== To be done ==
1. In the forum thread on tracheal collapse, rewrite the paragraph beginning "My vet does recommend a harness" as a short bulleted list that keeps its main facts.
2. From the forum thread on tracheal collapse, reproduce the stretch from "My vet does" through "a buckle collar.".
3. Answer these questions using the forum thread on tracheal collapse:
(a) In about how long is the first poster expecting to welcome the toy poodle?
(b) What is the name of the harness described in the reply?
(c) What did straining against the collar cause the mini to do?

== Extract provided ==
%%

# Tracheal Collapse: The Harness/Collar Question



## Hayley22 (Sep 21, 2011)

Hi guys! 

I did a search on tracheal collapse on the Poodle Forum, and I read what was said about it. (Thanks Rowan for the link!) But then I googled it, and it confused me a little. What doesn't seem to be clear is whether tracheal collapse can be caused by the collar, or whether the collar simply exacerbates a condition that already exists. As you know, I am welcoming a little toy poodle into my life in about a month, so I need to buy her puppy supplies. I was just wondering if everyone with mini's and toys uses a harness? It seems like a good idea, except for the fact that it encourages pulling. However, since I am going to be training my pup from a very young age to love the leash, I suppose it shouldn't really be problem...

Please let me know what you think! 

Thank you in advance


----------



## Chagall's mom (Jan 9, 2010)

Hello, there! Welcome to the forum and congratulations on soon becoming a poodle parent! I believe heredity plays a role in how strong or weak the cartilage rings in a poodle's trachea are, but you can strain and injury those delicate rings over time by allowing the poodle to pull hard against the collar. 

My vet does recommend a harness for toys and minis. I use one called the Easy Walk Harness which attaches to the leash in front, along the dog's chest, with a martingale type loop. In my experience this front connecting harness does not play into the dog's inclination to exhibit an opposition response and pull, rather it gently directs the dog sort of sideways and discourages pulling. You are right in saying the dog must be trained to walk nicely on a loose lead, whether you use a harness or a buckle collar.

My mini used to sometimes strain against the collar which caused him to cough/gasp. That alarmed me sufficiently to switch to a harness, which I had been resisting thinking it would encourage him to pull like sled dog. I found instead it helped immensely to teach him to heel and not pull, well, MOST of the time anyway! Good luck with your soon-to-be new pup!

%%

Records of scene-based questions:
%%

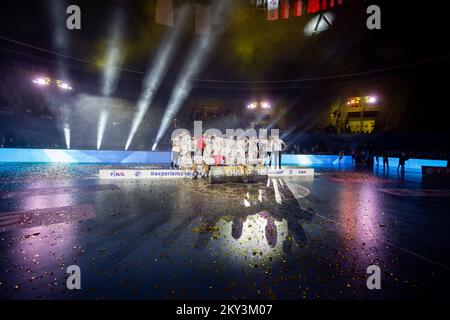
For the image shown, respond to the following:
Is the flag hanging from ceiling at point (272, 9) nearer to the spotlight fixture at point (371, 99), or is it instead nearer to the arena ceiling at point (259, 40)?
the arena ceiling at point (259, 40)

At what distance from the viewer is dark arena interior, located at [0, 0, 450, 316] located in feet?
11.0

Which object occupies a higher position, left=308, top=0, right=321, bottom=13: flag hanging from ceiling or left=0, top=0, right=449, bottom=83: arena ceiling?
left=308, top=0, right=321, bottom=13: flag hanging from ceiling

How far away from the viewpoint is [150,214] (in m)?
6.06

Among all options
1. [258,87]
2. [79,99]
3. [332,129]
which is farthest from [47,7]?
[332,129]

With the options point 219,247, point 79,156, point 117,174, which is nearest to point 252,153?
point 117,174

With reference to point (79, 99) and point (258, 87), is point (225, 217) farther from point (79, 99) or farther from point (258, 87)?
point (258, 87)

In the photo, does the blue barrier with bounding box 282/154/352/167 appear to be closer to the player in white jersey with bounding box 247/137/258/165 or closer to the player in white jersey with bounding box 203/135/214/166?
the player in white jersey with bounding box 247/137/258/165

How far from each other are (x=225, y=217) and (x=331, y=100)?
1384 inches

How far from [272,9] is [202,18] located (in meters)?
8.39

%%

== Solutions by task ==
1.
- The vet recommends a harness for toys and minis.
- The harness used is the Easy Walk Harness, which attaches to the leash in front, along the dog's chest, with a martingale-type loop.
- This front-connecting harness does not feed the dog's opposition response to pull. Instead it gently directs the dog sideways and discourages pulling.
- Whether using a harness or a buckle collar, the dog must be trained to walk nicely on a loose lead.

2.
My vet does recommend a harness for toys and minis. I use one called the Easy Walk Harness which attaches to the leash in front, along the dog's chest, with a martingale type loop. In my experience this front connecting harness does not play into the dog's inclination to exhibit an opposition response and pull, rather it gently directs the dog sort of sideways and discourages pulling. You are right in saying the dog must be trained to walk nicely on a loose lead, whether you use a harness or a buckle collar.

3.
(a) In about a month.
(b) The Easy Walk Harness.
(c) It caused him to cough/gasp.